Harold Steward Explained

Sir Harold Macdonald Steward (8 September 1904 – 3 March 1977) was a British consulting engineer and Conservative Party politician. He was the Member of Parliament (MP) for Stockport South for nine years, and later became Leader of Liverpool City Council.

Engineering training

Steward was born in Rainhill, near St Helens. He went to the local secondary school and to Cowley School in St Helens. He went into business at the age of 14, continuing to train in engineering at the St Helens Municipal Technical College. Steward later became a production engineering manager, and later, still a development engineer; he worked for the same company all through. During the Second World War, he was seconded to work on radar research, and after the end of the war, served on an inter-services mission to former enemy countries.

Involvement in politics

Already interested in politics (he had won a Conservative Party prize for public speaking before the war), Steward was appointed a Justice of the Peace for Lancashire in 1951 and fought Liverpool Edge Hill at the general election later that year. This was a near marginal constituency, although in the result, Labour improved its majority in the constituency against the national trend. Steward was elected to Liverpool City Council in 1953.

Byelection candidate

In January 1955, Steward was selected from 60 applicants to be Conservative candidate for Stockport South where a byelection was pending after Sir Arnold Gridley was given a peerage. In a straight fight with a Labour candidate, Steward won with a majority of 2,563, which was almost the same as at the previous election (making allowances for the reduced turnout).

Parliament

Steward made his maiden speech on the 1955 Finance Bill, on 27 April 1955. He concentrated on the budget effects on industry, and he gave his opinion that the use of strikes in industry was becoming obsolete, because more and more problems would be solved by negotiation. Unlike most other councillors who became MPs, Steward did not give up his seat on Liverpool council and continued to be an active councillor. This activity inevitably restricted the time he had for Parliamentary activity. He was a very early supporter of a British application to join the European Communities.

Liverpool

Loyal to the government over the Suez crisis, Steward was a low-profile Member. He was part of a Parliamentary delegation to Jordan in 1958. In 1959, Steward made a speech on Liverpool Council urging the establishment of a development board to regenerate Merseyside which attracted national publicity; the Labour majority on the council were sceptical of the position and instead called on the United Kingdom government to provide additional aid. In 1960, as Deputy Leader of the Conservative group, he strongly opposed a motion by the Labour majority on the council to boycott goods from South Africa in protest at apartheid. He was elected as an Alderman in 1961; in the same year he chaired a conference on the effect of British membership of the Common Market on the North West economy.

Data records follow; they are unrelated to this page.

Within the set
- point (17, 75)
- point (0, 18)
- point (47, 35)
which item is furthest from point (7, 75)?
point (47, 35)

Steward was chairman of the Planning Committee of Liverpool City Council in 1962. In January 1963, he was identified in a piece broadcast on BBC TV's That Was The Week That Was which named 13 MPs who had not spoken in the House of Commons since the previous general election. As with his constituency neighbour, Sir Norman Hulbert, he pleaded that making speeches was not the beginning and end of Parliamentary activity and he sought re-election in the 1964 general election; however, his marginal constituency fell to Labour.

Council leadership

After being chosen as Leader of the Conservative group on Liverpool City Council in 1964, Steward became Chairman of Liverpool Conservatives in 1966. He planned the Conservatives' election campaigns based on opposing rent and rate rises imposed by the Labour-controlled council. Although failing to make advances in the 1966 general election, the Conservatives did win a majority on Liverpool Council in 1967. Steward became Leader of the Council. From 1969 to 1972 he was Chairman of Merseyside Passenger Transport Authority, responsible for running the Mersey Ferry, and campaigning for a new Mersey tunnel.

In the 1972 New Year Honours, Steward was given a Knighthood. He stood down from the City Council in 1974 when it was reorganised.